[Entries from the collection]
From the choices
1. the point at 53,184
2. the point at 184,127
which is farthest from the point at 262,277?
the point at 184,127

- _CHALLENGE_
Output the listing above word for word, line by line, with nothing changed.

- _EXERCISE SOLUTION_
From the choices
1. the point at 53,184
2. the point at 184,127
which is farthest from the point at 262,277?
the point at 184,127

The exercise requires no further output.